Objectives Mozambique has a high prevalence of gynecologic cancers and has no trained gynecologic oncologist or specialized training program. There are challenges associated with creating a training program.

Methods The International Gynecologic Cancer Society (IGCS) Gynecologic Oncology Global Curriculum & Mentorship Program, a two-year program to train gynecologists in gynecologic oncology in countries without training programs, includes self-study, assessments and surgical training with international mentors. The program uses the Project ECHO (Extension for Community HealthCare Outcomes) telementoring model for monthly tumor boards. Fellows present cases, discuss management with international mentors from Brazil and the US, and receive didactic lectures. Fellows record cases in REDCap, a web database, and travel to Brazil for additional study.

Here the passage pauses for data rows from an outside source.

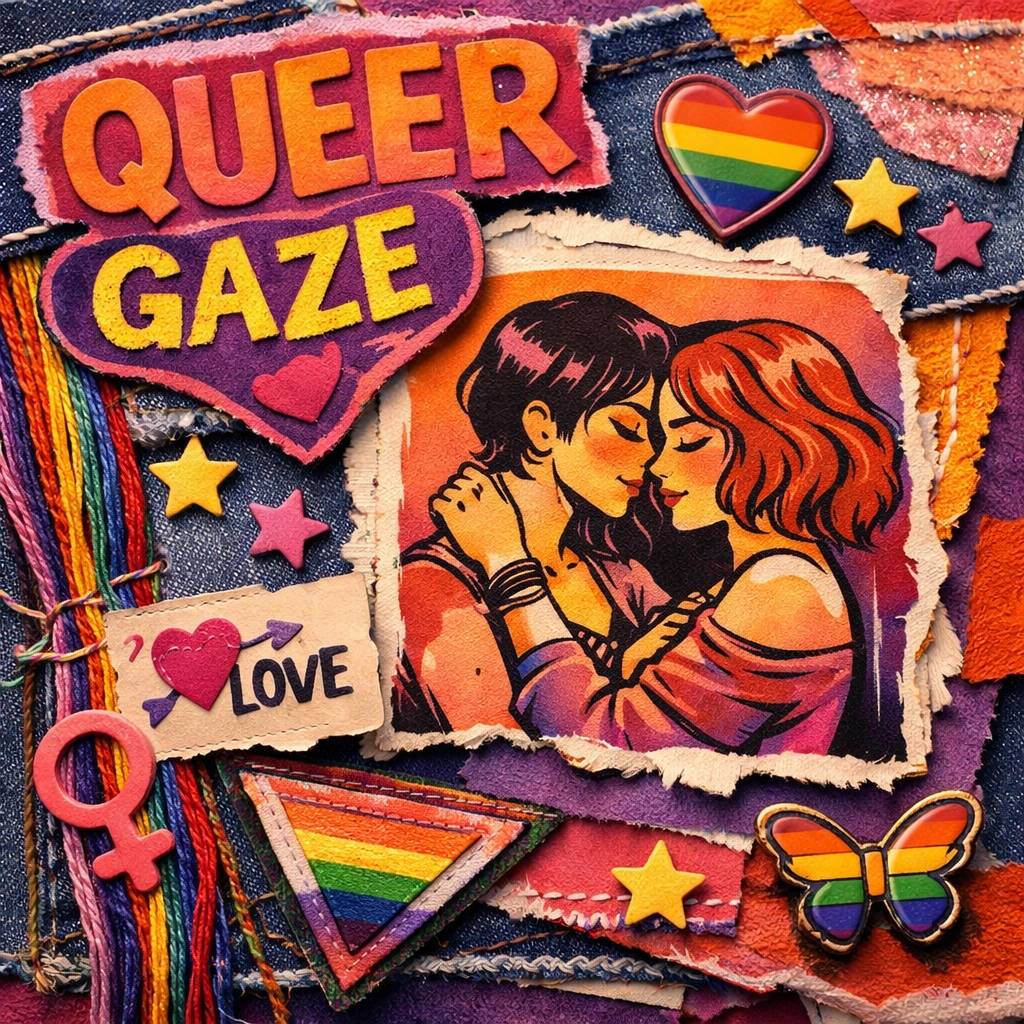 Artistic mixed-media queer collage with rainbow threads and an illustration of two women embracing.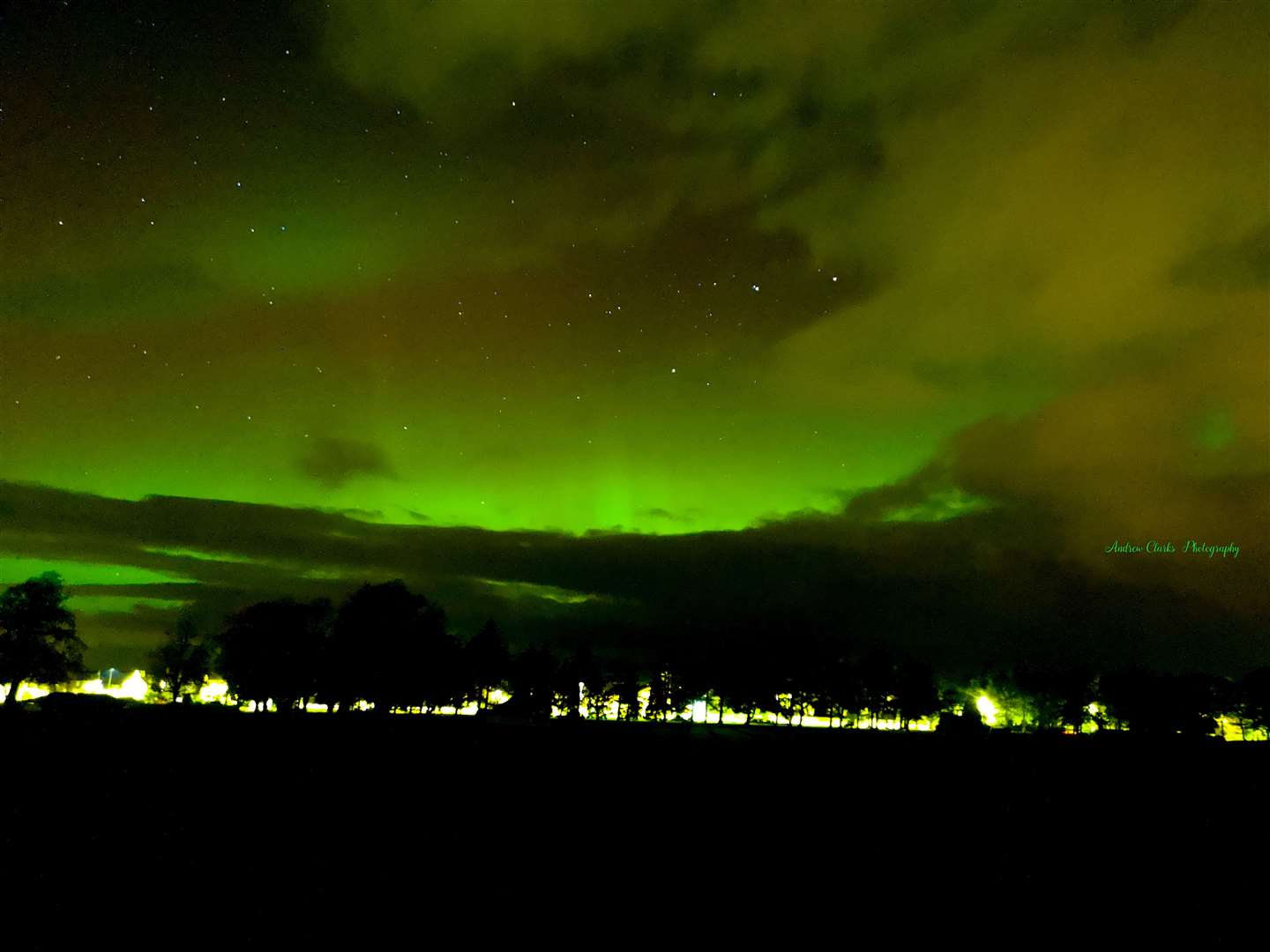 The Northern Lights were captured by Andrew Clark from Grant Park in Forres.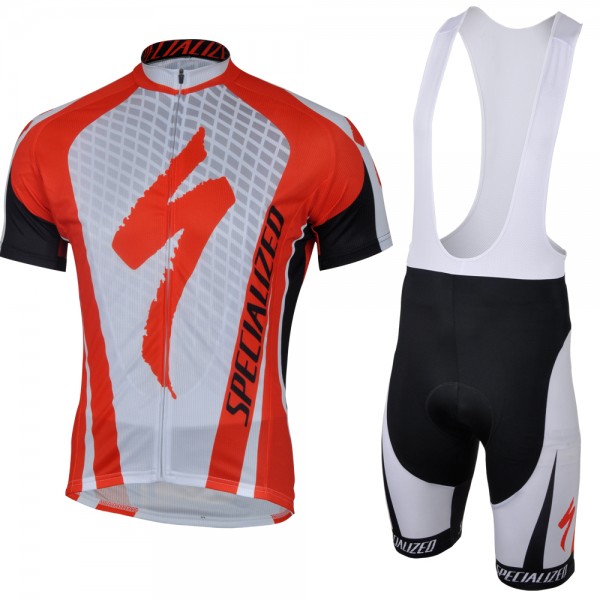 2013 Specialized Fahrradbekleidung Satz Fahrradtrikot Kurzarm Trikot und Kurz Trägerhose Weiß Rot Schwarz Radtrikot Kaufen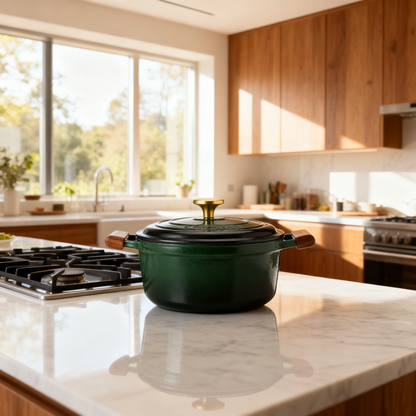 💚 Emerald Green Cast Iron Dutch Oven A timeless cookware piece designed to create unforgettable meals, warm memories, and beautiful kitchen moments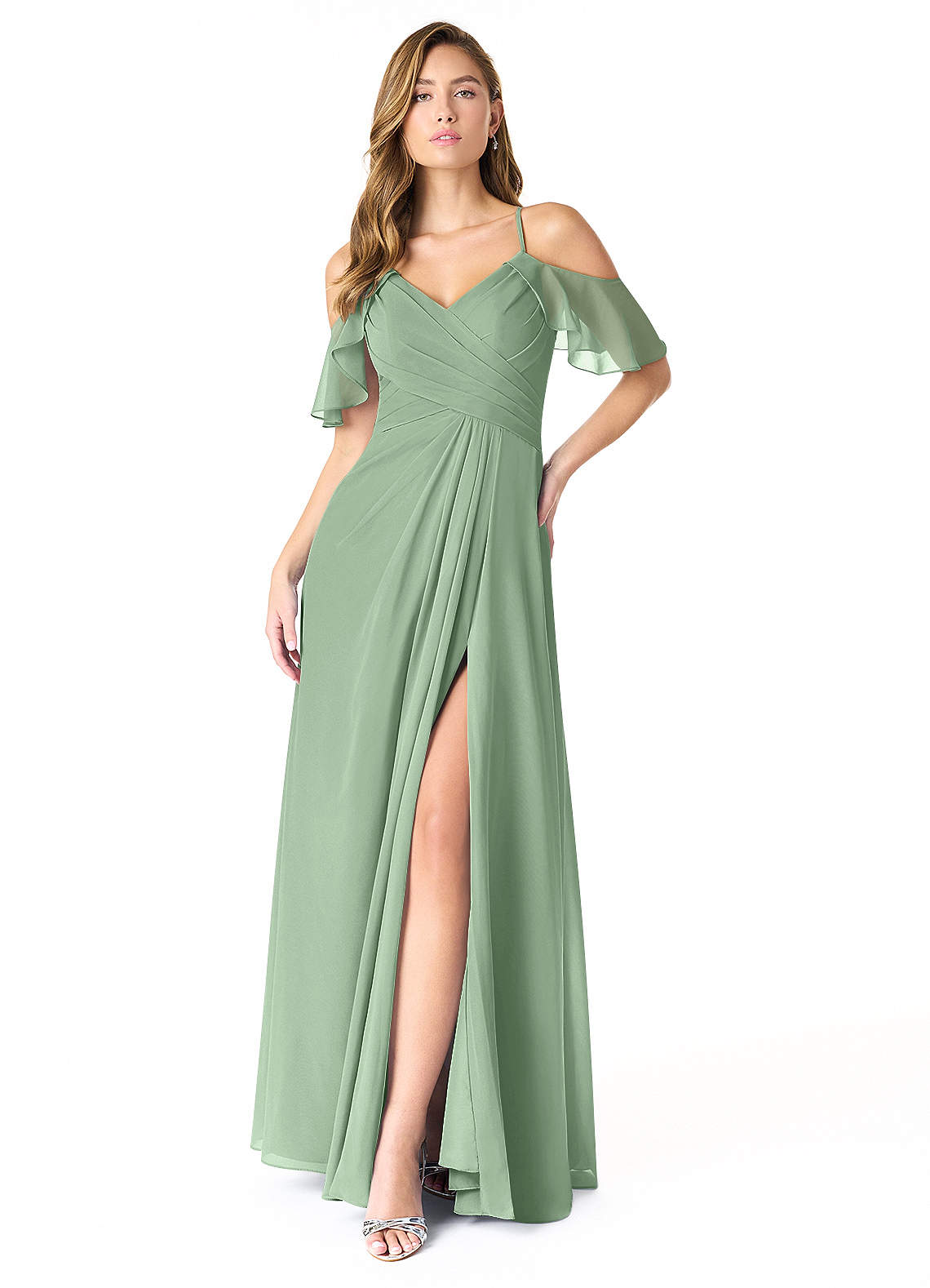 Azazie Dakota Vestidos de damas de honor Vestido de Matcha de Gasa de Corte en A con Cuello en V plisado image1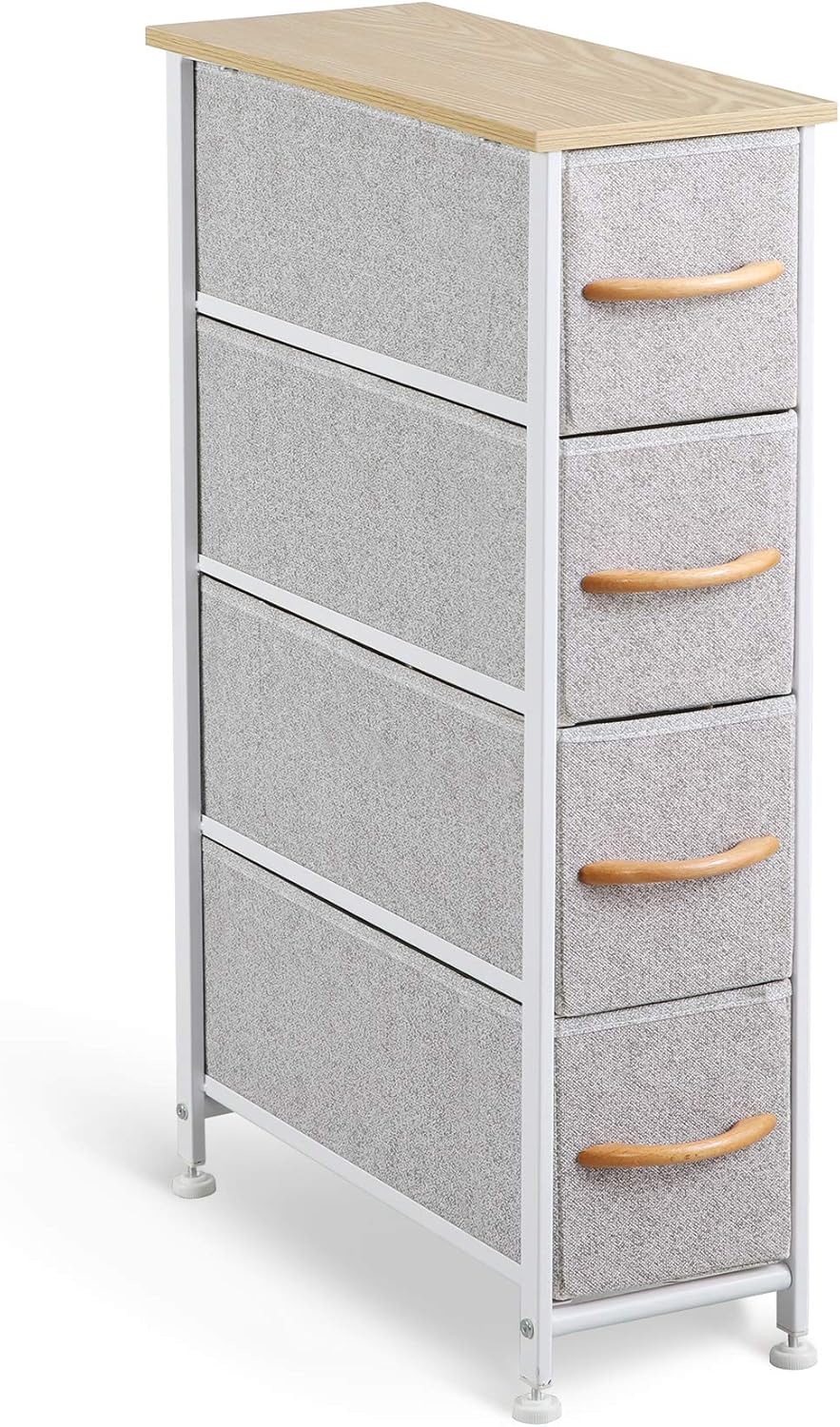 Somdot Vertical Dresser Narrow Storage Tower with 4 Drawers for Bedroom Office Laundry Closet Entryway Hallway Nursery Room, Steel Frame, Wood Top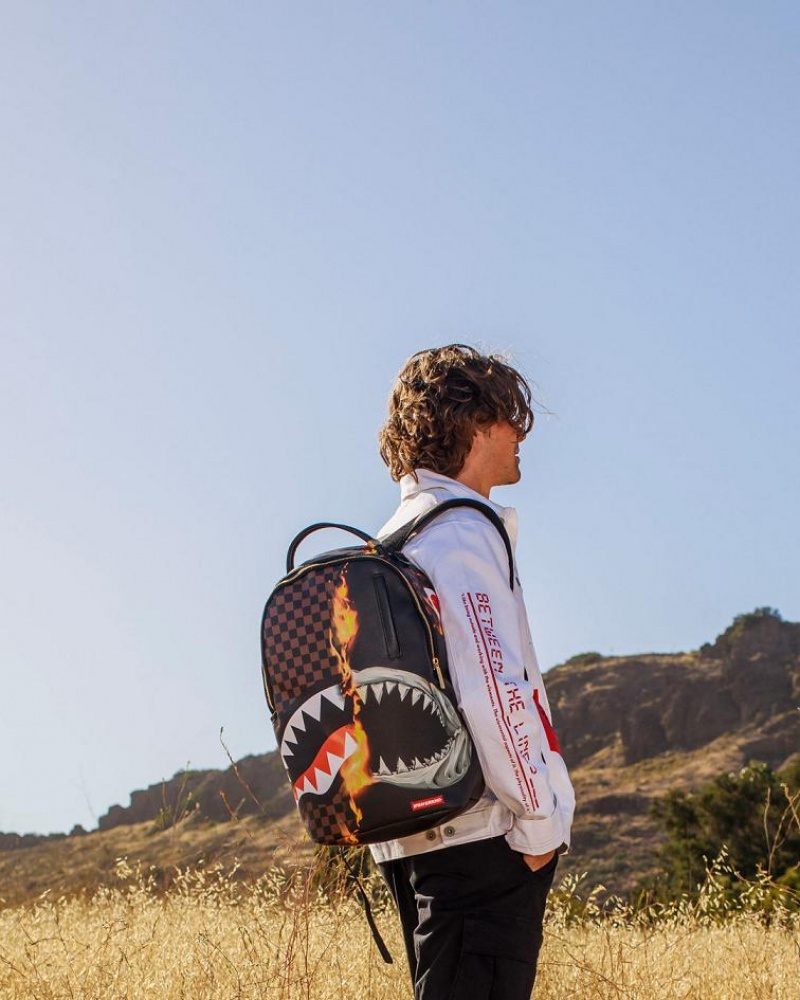 Brown Black Men's Sprayground Sharks In Paris Unstoppable Backpacks | KPWI96124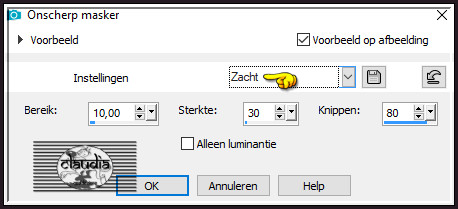 Aanpassen - Scherpte - Onscherp masker :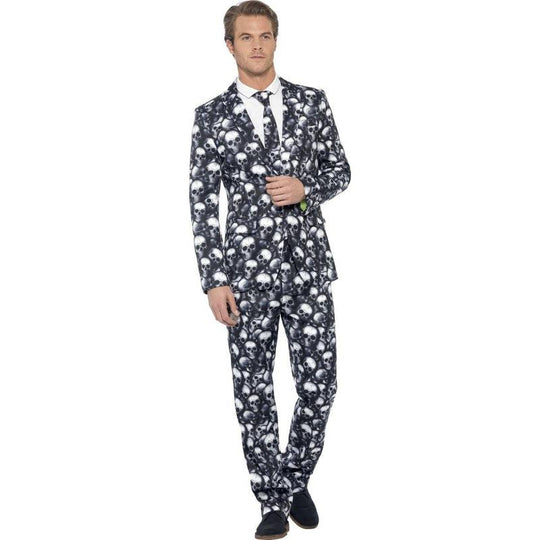 Teen Skeleton Skull Print Halloween Suit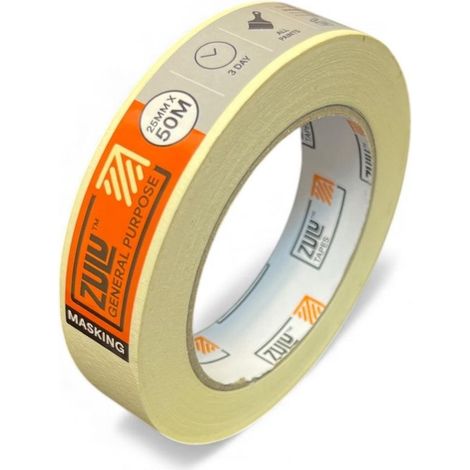 Zulu Premium Painters Beige Masking Tape (L)50m (W)25mm, Pack of 1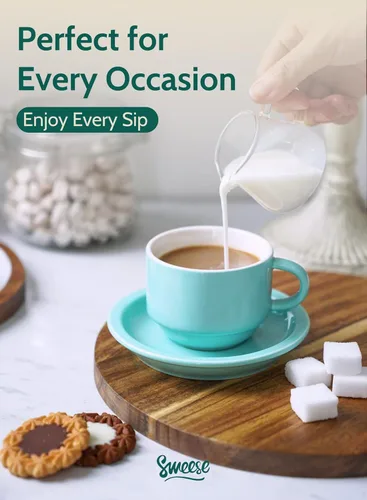 Vista 5 de Sweese - Juego de 4 tazas de espresso apilables de porcelana de 4 onzas con platillos y soporte de metal, color turquesa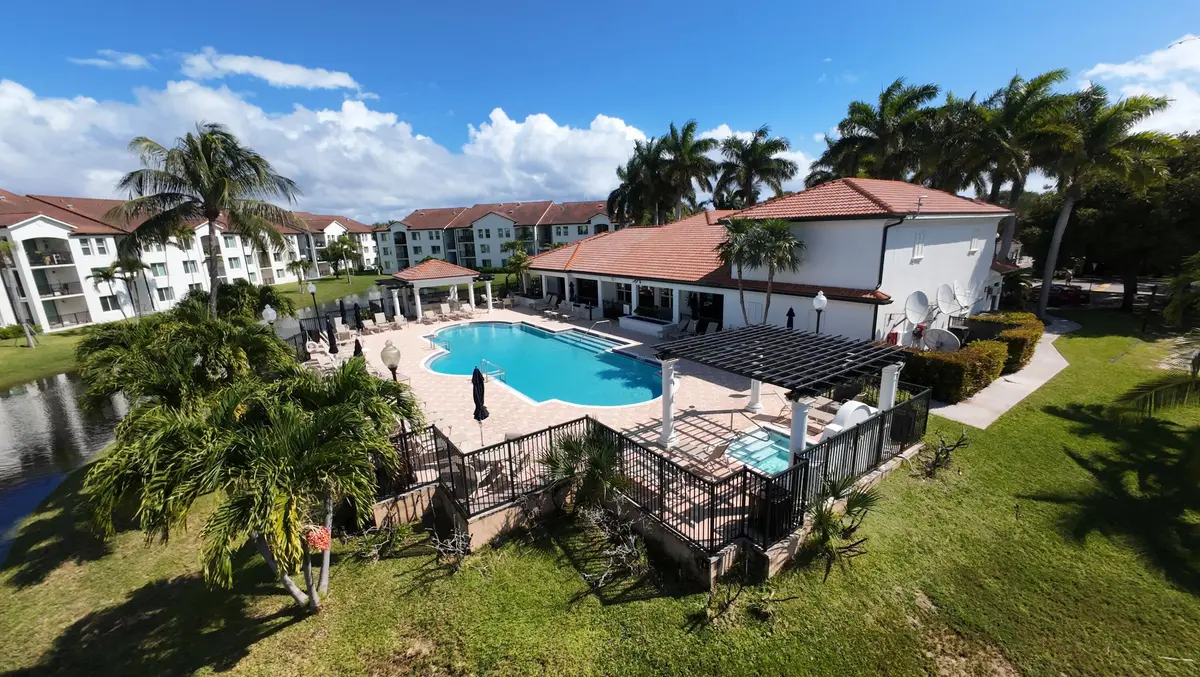 Mirabella Villas drone clubhouse looking at 110 Villa Circle 110, Boynton Beach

Results Prior to this program there were limited options for surgical treatment of women with gynecologic tumors in Mozambique. Developing support and resources for a new training program requires fellows and mentors to clearly explain the program to hospital and Ministry of Health leadership. The fellows in Mozambique developed strategies to work and learn together, particularly in the operating room. A senior gynecology faculty member is the local mentor. The program, initiated in 2017, has matured as administrative and resource challenges have been successfully met.

Conclusions This program offers a unique opportunity to build a specialty training program with support from an international society and experienced clinicians and lays the foundation to develop a training program. Knowledge, surgical skills and patient care has improved. Patients with gynecologic cancers can now receive care locally, including surgery.